Sys.setenv(R_CONFIG_ACTIVE = "remote")
Alternatively, you can add the content of ~/git_repos/GAMBLR/.Rprofile to your ~/.Rprofile
file. In this way, you do not need to enter the command above every time you start your R session (recommended).
cat ~/git_repos/GAMBLR/.Rprofile >> ~/.Rprofile
- Check what files (if any) are currently missing.
check_gamblr_config()
- You should now be all set to explore a collection of GAMBLR function remotely on your local machine. For example you could try the following test code to ensure your setup was successful.
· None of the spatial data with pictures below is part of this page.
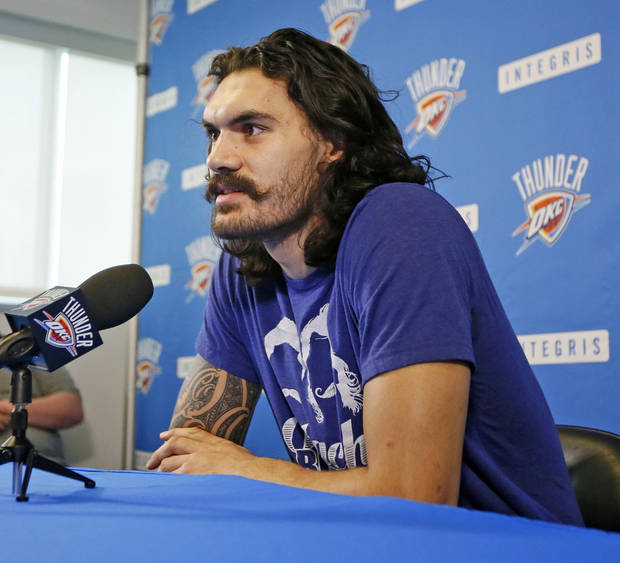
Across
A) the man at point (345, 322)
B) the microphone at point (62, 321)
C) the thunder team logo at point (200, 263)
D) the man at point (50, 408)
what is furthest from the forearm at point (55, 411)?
the microphone at point (62, 321)

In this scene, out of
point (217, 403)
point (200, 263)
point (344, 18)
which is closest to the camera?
point (217, 403)

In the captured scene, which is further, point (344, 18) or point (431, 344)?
point (344, 18)

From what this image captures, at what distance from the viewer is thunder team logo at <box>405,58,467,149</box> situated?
201 cm

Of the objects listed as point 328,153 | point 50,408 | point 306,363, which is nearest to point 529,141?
point 328,153

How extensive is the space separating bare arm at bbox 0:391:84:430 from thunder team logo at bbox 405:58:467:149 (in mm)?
1433

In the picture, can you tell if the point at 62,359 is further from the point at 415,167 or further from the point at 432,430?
the point at 415,167

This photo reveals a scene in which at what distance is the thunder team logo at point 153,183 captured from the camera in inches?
123

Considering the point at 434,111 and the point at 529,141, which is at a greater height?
the point at 434,111

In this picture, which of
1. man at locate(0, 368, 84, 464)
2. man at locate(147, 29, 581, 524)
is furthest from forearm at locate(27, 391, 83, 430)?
man at locate(147, 29, 581, 524)

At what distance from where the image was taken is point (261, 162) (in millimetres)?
1203

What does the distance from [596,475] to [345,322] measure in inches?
15.6

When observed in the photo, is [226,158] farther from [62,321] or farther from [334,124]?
[62,321]

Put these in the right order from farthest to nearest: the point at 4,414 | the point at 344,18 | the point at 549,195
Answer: the point at 344,18 < the point at 4,414 < the point at 549,195

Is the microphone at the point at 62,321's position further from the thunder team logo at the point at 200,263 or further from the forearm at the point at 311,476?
the thunder team logo at the point at 200,263
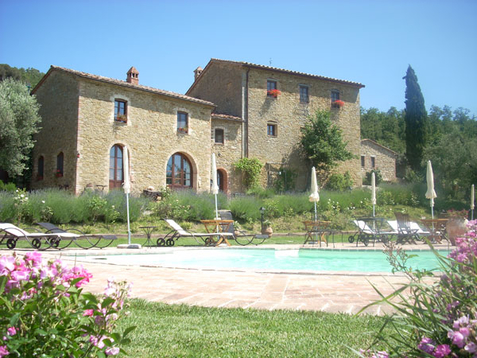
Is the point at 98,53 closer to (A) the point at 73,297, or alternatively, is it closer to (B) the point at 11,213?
(B) the point at 11,213

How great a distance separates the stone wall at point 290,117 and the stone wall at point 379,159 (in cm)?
441

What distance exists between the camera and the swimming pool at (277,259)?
774 centimetres

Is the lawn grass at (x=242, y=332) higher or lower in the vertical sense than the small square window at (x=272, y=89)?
lower

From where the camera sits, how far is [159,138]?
64.1ft

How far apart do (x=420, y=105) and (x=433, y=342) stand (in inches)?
1307

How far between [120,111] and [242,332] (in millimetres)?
17483

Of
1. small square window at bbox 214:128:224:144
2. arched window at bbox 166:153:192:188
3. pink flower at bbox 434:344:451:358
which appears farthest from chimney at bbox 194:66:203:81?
pink flower at bbox 434:344:451:358

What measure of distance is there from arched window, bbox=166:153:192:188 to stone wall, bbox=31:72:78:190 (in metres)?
4.69

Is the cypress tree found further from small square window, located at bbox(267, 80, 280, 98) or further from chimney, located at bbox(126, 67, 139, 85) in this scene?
chimney, located at bbox(126, 67, 139, 85)

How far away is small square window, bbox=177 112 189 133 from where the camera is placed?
20.3 m

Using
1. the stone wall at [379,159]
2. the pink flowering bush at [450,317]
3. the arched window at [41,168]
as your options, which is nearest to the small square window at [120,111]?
the arched window at [41,168]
For a set of comprehensive examples and tutorials, please refer to the test_remote.R script.
get_gambl_metadata() %>%
head()
Note , if your seeing the following message when trying to use GAMBLR, please ensure that the config/gambl repo is set up properly (step 5 ) and that you are using the remote mode (step 13 ).
get_gambl_metadata(seq_type_filter = "capture") %>%
pull(cohort) %>%
table()
Error: '/projects/rmorin/projects/gambl-repos/gambl-rmorin/data/metadata/gambl_all_outcomes.tsv' does not exist.